Opération Kodjo Rouge III à Paris:Pour la fin du règne sarkozien

Vendredi 6 Avril 2012 - 07:59


 Opération Kodjo Rouge III à Paris:Pour la fin du règne sarkozien
Elles étaient pour la plupart vêtues de blanc et de leurs Kodjos écarlates, qui ne pouvaient que susciter des badauds. De la place Victor Hugo, à proximité de l’ambassade ivoirienne, à la place du Trocadéro, les Femmes Patriotes et résistantes ont marché pour faire entendre leurs voix. Elles ont scandé «Sarkozy assassin». Ces propos n’étaient pas du goût de la police qui, en vain, a tenté de les empêcher.
Elles ont marché pour la première fois avec leurs Kodjos rouges pour dénoncer et protester contre tous les crimes qui ont eu lieu sur le sol ivoirien. Mais surtout pour proférer des paroles de malédiction contre les auteurs et les responsables de ces crimes.

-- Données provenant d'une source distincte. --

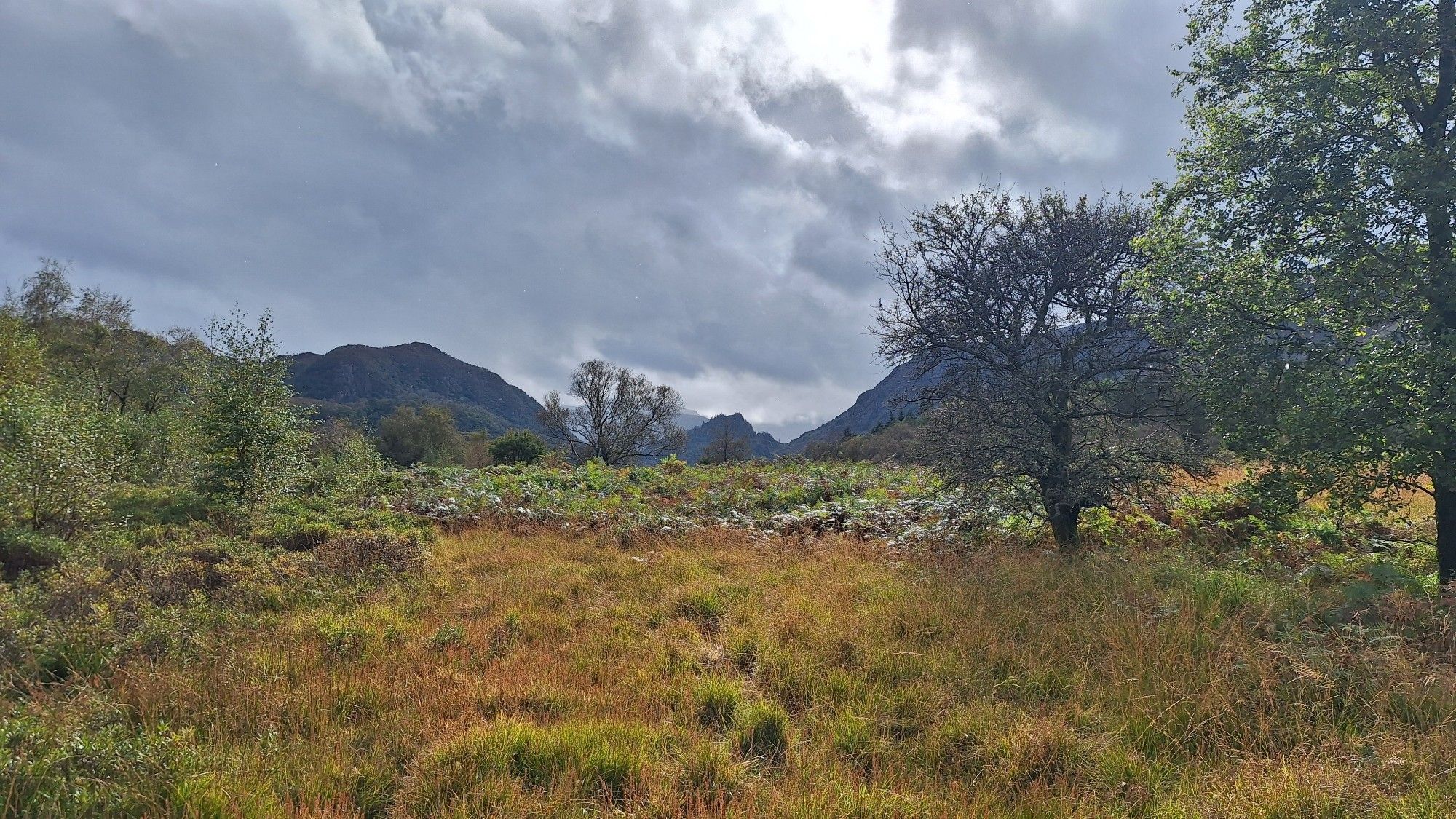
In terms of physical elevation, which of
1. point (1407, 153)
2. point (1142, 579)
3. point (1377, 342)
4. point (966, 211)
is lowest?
point (1142, 579)

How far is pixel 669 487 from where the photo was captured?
20906 millimetres

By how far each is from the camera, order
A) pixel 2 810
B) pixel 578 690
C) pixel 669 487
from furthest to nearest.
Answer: pixel 669 487 → pixel 578 690 → pixel 2 810

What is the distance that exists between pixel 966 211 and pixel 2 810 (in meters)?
12.4

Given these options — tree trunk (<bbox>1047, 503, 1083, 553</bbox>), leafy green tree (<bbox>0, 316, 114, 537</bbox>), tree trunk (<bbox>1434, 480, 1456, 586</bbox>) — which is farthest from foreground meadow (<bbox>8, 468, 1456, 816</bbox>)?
leafy green tree (<bbox>0, 316, 114, 537</bbox>)

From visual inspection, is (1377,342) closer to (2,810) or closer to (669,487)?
(2,810)

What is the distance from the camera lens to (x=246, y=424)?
13.7 meters

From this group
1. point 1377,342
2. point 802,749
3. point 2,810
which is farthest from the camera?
point 1377,342

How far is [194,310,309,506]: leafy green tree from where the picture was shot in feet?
44.2

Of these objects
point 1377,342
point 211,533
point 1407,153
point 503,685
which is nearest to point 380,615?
point 503,685

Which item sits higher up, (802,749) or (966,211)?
(966,211)

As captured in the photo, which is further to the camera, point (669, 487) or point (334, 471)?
point (669, 487)

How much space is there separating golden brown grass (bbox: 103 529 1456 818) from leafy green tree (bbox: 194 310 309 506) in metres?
9.30

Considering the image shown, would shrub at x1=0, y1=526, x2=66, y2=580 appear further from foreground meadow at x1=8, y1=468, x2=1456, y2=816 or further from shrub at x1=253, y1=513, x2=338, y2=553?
foreground meadow at x1=8, y1=468, x2=1456, y2=816

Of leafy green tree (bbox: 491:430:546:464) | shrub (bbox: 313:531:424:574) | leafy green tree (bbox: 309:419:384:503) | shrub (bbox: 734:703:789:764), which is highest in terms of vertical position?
leafy green tree (bbox: 491:430:546:464)
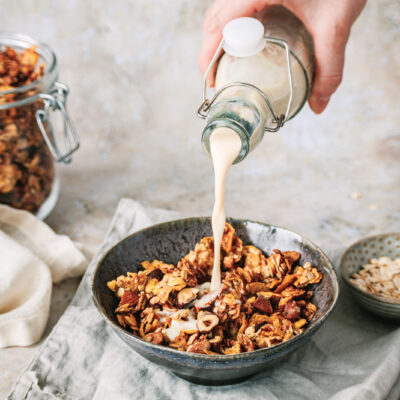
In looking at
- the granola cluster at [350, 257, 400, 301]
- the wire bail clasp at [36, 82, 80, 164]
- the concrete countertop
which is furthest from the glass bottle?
the concrete countertop

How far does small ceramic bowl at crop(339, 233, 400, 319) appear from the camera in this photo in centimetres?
107

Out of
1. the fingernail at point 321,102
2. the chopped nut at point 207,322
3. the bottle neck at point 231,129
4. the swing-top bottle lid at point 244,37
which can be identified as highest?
the swing-top bottle lid at point 244,37

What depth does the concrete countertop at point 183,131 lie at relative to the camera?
1.62m

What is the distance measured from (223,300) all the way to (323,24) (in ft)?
1.72

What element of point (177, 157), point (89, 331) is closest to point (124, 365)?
point (89, 331)

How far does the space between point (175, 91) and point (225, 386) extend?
1.20m

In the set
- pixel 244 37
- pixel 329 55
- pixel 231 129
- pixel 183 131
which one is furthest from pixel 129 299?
pixel 183 131

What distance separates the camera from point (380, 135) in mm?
1852

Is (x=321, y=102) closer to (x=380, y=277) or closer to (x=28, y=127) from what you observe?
(x=380, y=277)

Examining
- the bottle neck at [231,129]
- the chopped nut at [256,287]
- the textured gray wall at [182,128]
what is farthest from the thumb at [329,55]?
the textured gray wall at [182,128]

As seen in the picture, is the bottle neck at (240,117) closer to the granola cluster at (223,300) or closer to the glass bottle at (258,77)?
the glass bottle at (258,77)

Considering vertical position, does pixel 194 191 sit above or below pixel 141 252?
below

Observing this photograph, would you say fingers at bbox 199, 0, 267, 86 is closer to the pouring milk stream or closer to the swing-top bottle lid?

Les principales cibles de ce rituel de malédiction n’ont pas changé. Il s’agit du président français Nicolas Sarkozy, d’Alassane Dramane Ouattara et de Soro Guilaume. N’ont pas été également épargnés tous ces chefs d’États et personnalités de «la communauté internationale» qui, à un moment donné de la crise ivoirienne, ont manifesté leur soutien à Ouattara et à la rébellion, dont les nombreux crimes sont restés jusque là impunis.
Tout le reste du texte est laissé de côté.